| JOB |
Decide whether each statement agrees with the flood report below, answering yes or no and quoting the words from the report that settle it: (a) The crew that heads into the northwest rim of Bangkok travels in three vehicles. (b) Kinship Circle is short of volunteers for its field missions. (c) Litt worked as the team's translator.

| SOURCE TEXT |
==========

Kinship Circle
Alive On Ledges, Bridges…
Thailand Flood Report #8

DATE: Late November-Early December, 2011
LOCATION: Emergency Shelter: Bangkok, Thailand
Flood areas NW of Bangkok, including Om Nai Nontkam, Srisamlan Temple
SUBMITTED BY: Brenda Shoss, Kinship Circle founder/director in Thailand
TEAM: Beth Schmidt, Cara Blome, Ron Presley, Cheri Deatsch, Brenda Shoss, Grady Ballard, Adrienne Usher, Bryan Grant. Mott (SCAD Bangkok, translator), Litt (Save Elephant Foundation, navigator in flood zones), Clare (SCAD Bangkok, documentation) Aid For Animal Flood Victims In The Soaked Northwest Rim Of Bangkok

A three-vehicle crew of Kinship Circle responders, SCAD Bangkok, and Save Elephant Foundation head into the deluged northwest rim of Bangkok. Flooding is so vast that animal distress is remains unknown in some spots. Kinship Circle has enough volunteers to divide field missions, but funding is critical for teams to reach more animals. They are tucked in ledges over water with small white ripples. Others swim from curbs to dry spots. People wade pulling tubs, buckets )one with a small terrior-poodle mix aboard).

==========

| DATA ENTRIES |
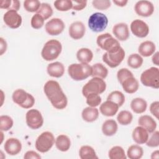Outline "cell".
<instances>
[{
    "instance_id": "cell-38",
    "label": "cell",
    "mask_w": 159,
    "mask_h": 159,
    "mask_svg": "<svg viewBox=\"0 0 159 159\" xmlns=\"http://www.w3.org/2000/svg\"><path fill=\"white\" fill-rule=\"evenodd\" d=\"M55 7L59 11H68L72 9V1L70 0H57L53 3Z\"/></svg>"
},
{
    "instance_id": "cell-52",
    "label": "cell",
    "mask_w": 159,
    "mask_h": 159,
    "mask_svg": "<svg viewBox=\"0 0 159 159\" xmlns=\"http://www.w3.org/2000/svg\"><path fill=\"white\" fill-rule=\"evenodd\" d=\"M113 2L115 4H116V6H117L124 7L127 4V3L128 2V1L127 0H114Z\"/></svg>"
},
{
    "instance_id": "cell-37",
    "label": "cell",
    "mask_w": 159,
    "mask_h": 159,
    "mask_svg": "<svg viewBox=\"0 0 159 159\" xmlns=\"http://www.w3.org/2000/svg\"><path fill=\"white\" fill-rule=\"evenodd\" d=\"M37 14H40L45 20H47L52 16L53 9L49 4L43 2L41 3L40 8L37 11Z\"/></svg>"
},
{
    "instance_id": "cell-53",
    "label": "cell",
    "mask_w": 159,
    "mask_h": 159,
    "mask_svg": "<svg viewBox=\"0 0 159 159\" xmlns=\"http://www.w3.org/2000/svg\"><path fill=\"white\" fill-rule=\"evenodd\" d=\"M159 52H157L155 53H154V55H153L152 57V62L154 65H157V66H158L159 65Z\"/></svg>"
},
{
    "instance_id": "cell-12",
    "label": "cell",
    "mask_w": 159,
    "mask_h": 159,
    "mask_svg": "<svg viewBox=\"0 0 159 159\" xmlns=\"http://www.w3.org/2000/svg\"><path fill=\"white\" fill-rule=\"evenodd\" d=\"M63 21L59 18H53L48 20L45 25L46 32L50 35H58L65 29Z\"/></svg>"
},
{
    "instance_id": "cell-1",
    "label": "cell",
    "mask_w": 159,
    "mask_h": 159,
    "mask_svg": "<svg viewBox=\"0 0 159 159\" xmlns=\"http://www.w3.org/2000/svg\"><path fill=\"white\" fill-rule=\"evenodd\" d=\"M43 91L55 108L63 109L66 107L67 97L57 81L49 80L47 81L43 86Z\"/></svg>"
},
{
    "instance_id": "cell-14",
    "label": "cell",
    "mask_w": 159,
    "mask_h": 159,
    "mask_svg": "<svg viewBox=\"0 0 159 159\" xmlns=\"http://www.w3.org/2000/svg\"><path fill=\"white\" fill-rule=\"evenodd\" d=\"M130 30L135 36L139 38H144L149 33L147 24L140 19H135L131 22Z\"/></svg>"
},
{
    "instance_id": "cell-34",
    "label": "cell",
    "mask_w": 159,
    "mask_h": 159,
    "mask_svg": "<svg viewBox=\"0 0 159 159\" xmlns=\"http://www.w3.org/2000/svg\"><path fill=\"white\" fill-rule=\"evenodd\" d=\"M110 159H126L127 157L125 151L120 146H114L112 147L108 153Z\"/></svg>"
},
{
    "instance_id": "cell-8",
    "label": "cell",
    "mask_w": 159,
    "mask_h": 159,
    "mask_svg": "<svg viewBox=\"0 0 159 159\" xmlns=\"http://www.w3.org/2000/svg\"><path fill=\"white\" fill-rule=\"evenodd\" d=\"M55 137L53 134L48 131L43 132L37 138L35 147L37 151L40 153L48 152L55 143Z\"/></svg>"
},
{
    "instance_id": "cell-10",
    "label": "cell",
    "mask_w": 159,
    "mask_h": 159,
    "mask_svg": "<svg viewBox=\"0 0 159 159\" xmlns=\"http://www.w3.org/2000/svg\"><path fill=\"white\" fill-rule=\"evenodd\" d=\"M25 121L27 126L34 130L40 128L43 124L41 112L35 109L29 110L25 114Z\"/></svg>"
},
{
    "instance_id": "cell-33",
    "label": "cell",
    "mask_w": 159,
    "mask_h": 159,
    "mask_svg": "<svg viewBox=\"0 0 159 159\" xmlns=\"http://www.w3.org/2000/svg\"><path fill=\"white\" fill-rule=\"evenodd\" d=\"M143 59L138 53H132L127 58V65L132 68L137 69L143 64Z\"/></svg>"
},
{
    "instance_id": "cell-16",
    "label": "cell",
    "mask_w": 159,
    "mask_h": 159,
    "mask_svg": "<svg viewBox=\"0 0 159 159\" xmlns=\"http://www.w3.org/2000/svg\"><path fill=\"white\" fill-rule=\"evenodd\" d=\"M86 32V27L81 21H76L71 24L68 33L70 36L75 40H79L83 37Z\"/></svg>"
},
{
    "instance_id": "cell-39",
    "label": "cell",
    "mask_w": 159,
    "mask_h": 159,
    "mask_svg": "<svg viewBox=\"0 0 159 159\" xmlns=\"http://www.w3.org/2000/svg\"><path fill=\"white\" fill-rule=\"evenodd\" d=\"M12 119L7 115L0 116V129L1 131H7L10 130L13 125Z\"/></svg>"
},
{
    "instance_id": "cell-11",
    "label": "cell",
    "mask_w": 159,
    "mask_h": 159,
    "mask_svg": "<svg viewBox=\"0 0 159 159\" xmlns=\"http://www.w3.org/2000/svg\"><path fill=\"white\" fill-rule=\"evenodd\" d=\"M124 57L125 51L120 47V48L116 52H105L102 55V60L109 67L116 68L121 63L124 59Z\"/></svg>"
},
{
    "instance_id": "cell-27",
    "label": "cell",
    "mask_w": 159,
    "mask_h": 159,
    "mask_svg": "<svg viewBox=\"0 0 159 159\" xmlns=\"http://www.w3.org/2000/svg\"><path fill=\"white\" fill-rule=\"evenodd\" d=\"M81 116L83 119L86 122H92L98 118L99 111L96 107H86L82 111Z\"/></svg>"
},
{
    "instance_id": "cell-41",
    "label": "cell",
    "mask_w": 159,
    "mask_h": 159,
    "mask_svg": "<svg viewBox=\"0 0 159 159\" xmlns=\"http://www.w3.org/2000/svg\"><path fill=\"white\" fill-rule=\"evenodd\" d=\"M86 103L90 107H96L98 106L101 102V98L98 94L91 93L89 94L86 97Z\"/></svg>"
},
{
    "instance_id": "cell-36",
    "label": "cell",
    "mask_w": 159,
    "mask_h": 159,
    "mask_svg": "<svg viewBox=\"0 0 159 159\" xmlns=\"http://www.w3.org/2000/svg\"><path fill=\"white\" fill-rule=\"evenodd\" d=\"M107 100L112 101L120 107L125 102V96L121 91H114L108 95Z\"/></svg>"
},
{
    "instance_id": "cell-9",
    "label": "cell",
    "mask_w": 159,
    "mask_h": 159,
    "mask_svg": "<svg viewBox=\"0 0 159 159\" xmlns=\"http://www.w3.org/2000/svg\"><path fill=\"white\" fill-rule=\"evenodd\" d=\"M108 19L101 12H95L90 16L88 19V26L94 32H101L107 27Z\"/></svg>"
},
{
    "instance_id": "cell-6",
    "label": "cell",
    "mask_w": 159,
    "mask_h": 159,
    "mask_svg": "<svg viewBox=\"0 0 159 159\" xmlns=\"http://www.w3.org/2000/svg\"><path fill=\"white\" fill-rule=\"evenodd\" d=\"M12 98L14 102L24 109H30L35 104L34 96L22 89L15 90L12 93Z\"/></svg>"
},
{
    "instance_id": "cell-45",
    "label": "cell",
    "mask_w": 159,
    "mask_h": 159,
    "mask_svg": "<svg viewBox=\"0 0 159 159\" xmlns=\"http://www.w3.org/2000/svg\"><path fill=\"white\" fill-rule=\"evenodd\" d=\"M131 76H134L133 73L127 68H123L120 69L117 73V80L119 81V82L121 84V83L127 78Z\"/></svg>"
},
{
    "instance_id": "cell-31",
    "label": "cell",
    "mask_w": 159,
    "mask_h": 159,
    "mask_svg": "<svg viewBox=\"0 0 159 159\" xmlns=\"http://www.w3.org/2000/svg\"><path fill=\"white\" fill-rule=\"evenodd\" d=\"M79 156L81 159L98 158L94 149L89 145L81 146L79 150Z\"/></svg>"
},
{
    "instance_id": "cell-44",
    "label": "cell",
    "mask_w": 159,
    "mask_h": 159,
    "mask_svg": "<svg viewBox=\"0 0 159 159\" xmlns=\"http://www.w3.org/2000/svg\"><path fill=\"white\" fill-rule=\"evenodd\" d=\"M159 132L154 131L152 132V135L148 139L146 145L150 147H157L159 145Z\"/></svg>"
},
{
    "instance_id": "cell-30",
    "label": "cell",
    "mask_w": 159,
    "mask_h": 159,
    "mask_svg": "<svg viewBox=\"0 0 159 159\" xmlns=\"http://www.w3.org/2000/svg\"><path fill=\"white\" fill-rule=\"evenodd\" d=\"M92 73L91 76L93 77H98L101 79H104L108 75L107 68L102 63H97L91 66Z\"/></svg>"
},
{
    "instance_id": "cell-18",
    "label": "cell",
    "mask_w": 159,
    "mask_h": 159,
    "mask_svg": "<svg viewBox=\"0 0 159 159\" xmlns=\"http://www.w3.org/2000/svg\"><path fill=\"white\" fill-rule=\"evenodd\" d=\"M4 148L7 154L16 155L22 150V143L17 139L9 138L5 142Z\"/></svg>"
},
{
    "instance_id": "cell-48",
    "label": "cell",
    "mask_w": 159,
    "mask_h": 159,
    "mask_svg": "<svg viewBox=\"0 0 159 159\" xmlns=\"http://www.w3.org/2000/svg\"><path fill=\"white\" fill-rule=\"evenodd\" d=\"M24 159H40L41 158V156L37 153V152H35V151L33 150H29L27 151L24 156Z\"/></svg>"
},
{
    "instance_id": "cell-28",
    "label": "cell",
    "mask_w": 159,
    "mask_h": 159,
    "mask_svg": "<svg viewBox=\"0 0 159 159\" xmlns=\"http://www.w3.org/2000/svg\"><path fill=\"white\" fill-rule=\"evenodd\" d=\"M55 146L61 152L68 151L71 146V140L66 135H60L55 139Z\"/></svg>"
},
{
    "instance_id": "cell-47",
    "label": "cell",
    "mask_w": 159,
    "mask_h": 159,
    "mask_svg": "<svg viewBox=\"0 0 159 159\" xmlns=\"http://www.w3.org/2000/svg\"><path fill=\"white\" fill-rule=\"evenodd\" d=\"M150 111L157 119L159 116V102L154 101L150 106Z\"/></svg>"
},
{
    "instance_id": "cell-3",
    "label": "cell",
    "mask_w": 159,
    "mask_h": 159,
    "mask_svg": "<svg viewBox=\"0 0 159 159\" xmlns=\"http://www.w3.org/2000/svg\"><path fill=\"white\" fill-rule=\"evenodd\" d=\"M61 50V43L57 40L51 39L47 41L43 45L41 55L45 60L52 61L58 57Z\"/></svg>"
},
{
    "instance_id": "cell-20",
    "label": "cell",
    "mask_w": 159,
    "mask_h": 159,
    "mask_svg": "<svg viewBox=\"0 0 159 159\" xmlns=\"http://www.w3.org/2000/svg\"><path fill=\"white\" fill-rule=\"evenodd\" d=\"M132 136L136 143L144 144L148 139V132L145 129L139 125L134 129Z\"/></svg>"
},
{
    "instance_id": "cell-19",
    "label": "cell",
    "mask_w": 159,
    "mask_h": 159,
    "mask_svg": "<svg viewBox=\"0 0 159 159\" xmlns=\"http://www.w3.org/2000/svg\"><path fill=\"white\" fill-rule=\"evenodd\" d=\"M119 106L111 101H106L102 103L99 107L101 113L107 117L114 116L118 111Z\"/></svg>"
},
{
    "instance_id": "cell-22",
    "label": "cell",
    "mask_w": 159,
    "mask_h": 159,
    "mask_svg": "<svg viewBox=\"0 0 159 159\" xmlns=\"http://www.w3.org/2000/svg\"><path fill=\"white\" fill-rule=\"evenodd\" d=\"M120 84L125 92L129 94H133L135 93L139 88V82L134 76L127 78L121 83Z\"/></svg>"
},
{
    "instance_id": "cell-17",
    "label": "cell",
    "mask_w": 159,
    "mask_h": 159,
    "mask_svg": "<svg viewBox=\"0 0 159 159\" xmlns=\"http://www.w3.org/2000/svg\"><path fill=\"white\" fill-rule=\"evenodd\" d=\"M112 33L117 40L120 41H125L130 35L128 25L124 22L115 24L112 28Z\"/></svg>"
},
{
    "instance_id": "cell-15",
    "label": "cell",
    "mask_w": 159,
    "mask_h": 159,
    "mask_svg": "<svg viewBox=\"0 0 159 159\" xmlns=\"http://www.w3.org/2000/svg\"><path fill=\"white\" fill-rule=\"evenodd\" d=\"M136 14L142 17H149L154 12V6L149 1L142 0L136 2L134 6Z\"/></svg>"
},
{
    "instance_id": "cell-29",
    "label": "cell",
    "mask_w": 159,
    "mask_h": 159,
    "mask_svg": "<svg viewBox=\"0 0 159 159\" xmlns=\"http://www.w3.org/2000/svg\"><path fill=\"white\" fill-rule=\"evenodd\" d=\"M76 58L81 63L88 64L93 60V53L88 48H81L77 52Z\"/></svg>"
},
{
    "instance_id": "cell-26",
    "label": "cell",
    "mask_w": 159,
    "mask_h": 159,
    "mask_svg": "<svg viewBox=\"0 0 159 159\" xmlns=\"http://www.w3.org/2000/svg\"><path fill=\"white\" fill-rule=\"evenodd\" d=\"M147 107V101L141 98H134L130 102V108L136 114L143 113L146 111Z\"/></svg>"
},
{
    "instance_id": "cell-54",
    "label": "cell",
    "mask_w": 159,
    "mask_h": 159,
    "mask_svg": "<svg viewBox=\"0 0 159 159\" xmlns=\"http://www.w3.org/2000/svg\"><path fill=\"white\" fill-rule=\"evenodd\" d=\"M159 157V152L158 150L154 151L151 155V158H158Z\"/></svg>"
},
{
    "instance_id": "cell-32",
    "label": "cell",
    "mask_w": 159,
    "mask_h": 159,
    "mask_svg": "<svg viewBox=\"0 0 159 159\" xmlns=\"http://www.w3.org/2000/svg\"><path fill=\"white\" fill-rule=\"evenodd\" d=\"M143 155V148L138 145H130L127 149V155L130 159H140Z\"/></svg>"
},
{
    "instance_id": "cell-7",
    "label": "cell",
    "mask_w": 159,
    "mask_h": 159,
    "mask_svg": "<svg viewBox=\"0 0 159 159\" xmlns=\"http://www.w3.org/2000/svg\"><path fill=\"white\" fill-rule=\"evenodd\" d=\"M140 81L145 86L158 89L159 69L157 67H150L147 69L141 74Z\"/></svg>"
},
{
    "instance_id": "cell-42",
    "label": "cell",
    "mask_w": 159,
    "mask_h": 159,
    "mask_svg": "<svg viewBox=\"0 0 159 159\" xmlns=\"http://www.w3.org/2000/svg\"><path fill=\"white\" fill-rule=\"evenodd\" d=\"M45 19L39 14H35L31 18L30 25L35 29H39L42 27L44 24Z\"/></svg>"
},
{
    "instance_id": "cell-43",
    "label": "cell",
    "mask_w": 159,
    "mask_h": 159,
    "mask_svg": "<svg viewBox=\"0 0 159 159\" xmlns=\"http://www.w3.org/2000/svg\"><path fill=\"white\" fill-rule=\"evenodd\" d=\"M93 6L99 10H106L110 7L111 3L109 0H94L92 1Z\"/></svg>"
},
{
    "instance_id": "cell-21",
    "label": "cell",
    "mask_w": 159,
    "mask_h": 159,
    "mask_svg": "<svg viewBox=\"0 0 159 159\" xmlns=\"http://www.w3.org/2000/svg\"><path fill=\"white\" fill-rule=\"evenodd\" d=\"M47 71L52 77L60 78L65 73V66L61 62L55 61L48 65Z\"/></svg>"
},
{
    "instance_id": "cell-25",
    "label": "cell",
    "mask_w": 159,
    "mask_h": 159,
    "mask_svg": "<svg viewBox=\"0 0 159 159\" xmlns=\"http://www.w3.org/2000/svg\"><path fill=\"white\" fill-rule=\"evenodd\" d=\"M117 129V124L113 119H107L105 120L102 125V132L103 134L109 137L116 134Z\"/></svg>"
},
{
    "instance_id": "cell-49",
    "label": "cell",
    "mask_w": 159,
    "mask_h": 159,
    "mask_svg": "<svg viewBox=\"0 0 159 159\" xmlns=\"http://www.w3.org/2000/svg\"><path fill=\"white\" fill-rule=\"evenodd\" d=\"M7 47L6 41L2 38H0V55H2L6 51Z\"/></svg>"
},
{
    "instance_id": "cell-35",
    "label": "cell",
    "mask_w": 159,
    "mask_h": 159,
    "mask_svg": "<svg viewBox=\"0 0 159 159\" xmlns=\"http://www.w3.org/2000/svg\"><path fill=\"white\" fill-rule=\"evenodd\" d=\"M133 119L132 114L129 111H121L117 116V120L119 124L127 125L130 124Z\"/></svg>"
},
{
    "instance_id": "cell-24",
    "label": "cell",
    "mask_w": 159,
    "mask_h": 159,
    "mask_svg": "<svg viewBox=\"0 0 159 159\" xmlns=\"http://www.w3.org/2000/svg\"><path fill=\"white\" fill-rule=\"evenodd\" d=\"M156 50V46L155 43L149 40H147L142 42L138 48V51L140 56L144 57H148L153 55Z\"/></svg>"
},
{
    "instance_id": "cell-2",
    "label": "cell",
    "mask_w": 159,
    "mask_h": 159,
    "mask_svg": "<svg viewBox=\"0 0 159 159\" xmlns=\"http://www.w3.org/2000/svg\"><path fill=\"white\" fill-rule=\"evenodd\" d=\"M69 76L75 81H82L91 76L92 68L88 64L73 63L68 68Z\"/></svg>"
},
{
    "instance_id": "cell-5",
    "label": "cell",
    "mask_w": 159,
    "mask_h": 159,
    "mask_svg": "<svg viewBox=\"0 0 159 159\" xmlns=\"http://www.w3.org/2000/svg\"><path fill=\"white\" fill-rule=\"evenodd\" d=\"M106 89V83L103 79L93 77L83 86L82 88V94L86 98L91 93L100 94L104 92Z\"/></svg>"
},
{
    "instance_id": "cell-40",
    "label": "cell",
    "mask_w": 159,
    "mask_h": 159,
    "mask_svg": "<svg viewBox=\"0 0 159 159\" xmlns=\"http://www.w3.org/2000/svg\"><path fill=\"white\" fill-rule=\"evenodd\" d=\"M41 3L38 0H26L24 2V7L25 10L29 12H34L39 10Z\"/></svg>"
},
{
    "instance_id": "cell-51",
    "label": "cell",
    "mask_w": 159,
    "mask_h": 159,
    "mask_svg": "<svg viewBox=\"0 0 159 159\" xmlns=\"http://www.w3.org/2000/svg\"><path fill=\"white\" fill-rule=\"evenodd\" d=\"M20 2L18 0H12V4L9 10H14L16 11H18L20 8Z\"/></svg>"
},
{
    "instance_id": "cell-46",
    "label": "cell",
    "mask_w": 159,
    "mask_h": 159,
    "mask_svg": "<svg viewBox=\"0 0 159 159\" xmlns=\"http://www.w3.org/2000/svg\"><path fill=\"white\" fill-rule=\"evenodd\" d=\"M72 9L75 11H81L86 7L87 4L86 1H72Z\"/></svg>"
},
{
    "instance_id": "cell-23",
    "label": "cell",
    "mask_w": 159,
    "mask_h": 159,
    "mask_svg": "<svg viewBox=\"0 0 159 159\" xmlns=\"http://www.w3.org/2000/svg\"><path fill=\"white\" fill-rule=\"evenodd\" d=\"M138 124L140 126L145 129L149 133H152L157 128L156 121L148 115L141 116L139 118Z\"/></svg>"
},
{
    "instance_id": "cell-4",
    "label": "cell",
    "mask_w": 159,
    "mask_h": 159,
    "mask_svg": "<svg viewBox=\"0 0 159 159\" xmlns=\"http://www.w3.org/2000/svg\"><path fill=\"white\" fill-rule=\"evenodd\" d=\"M96 43L101 49L109 53L117 52L120 48L119 41L109 33H105L98 36Z\"/></svg>"
},
{
    "instance_id": "cell-50",
    "label": "cell",
    "mask_w": 159,
    "mask_h": 159,
    "mask_svg": "<svg viewBox=\"0 0 159 159\" xmlns=\"http://www.w3.org/2000/svg\"><path fill=\"white\" fill-rule=\"evenodd\" d=\"M11 4L12 0H1L0 2V8L7 9L9 11L10 9Z\"/></svg>"
},
{
    "instance_id": "cell-13",
    "label": "cell",
    "mask_w": 159,
    "mask_h": 159,
    "mask_svg": "<svg viewBox=\"0 0 159 159\" xmlns=\"http://www.w3.org/2000/svg\"><path fill=\"white\" fill-rule=\"evenodd\" d=\"M3 20L6 25L11 29L19 27L22 22L21 16L14 10H9L5 12Z\"/></svg>"
}]
</instances>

==========

| COMPLETE ANSWER |
(a) Yes: "A three-vehicle crew of Kinship Circle responders, SCAD Bangkok, and Save Elephant Foundation head into the deluged northwest rim of Bangkok."
(b) No: "Kinship Circle has enough volunteers to divide field missions, but funding is critical for teams to reach more animals."
(c) No: "Litt (Save Elephant Foundation, navigator in flood zones)"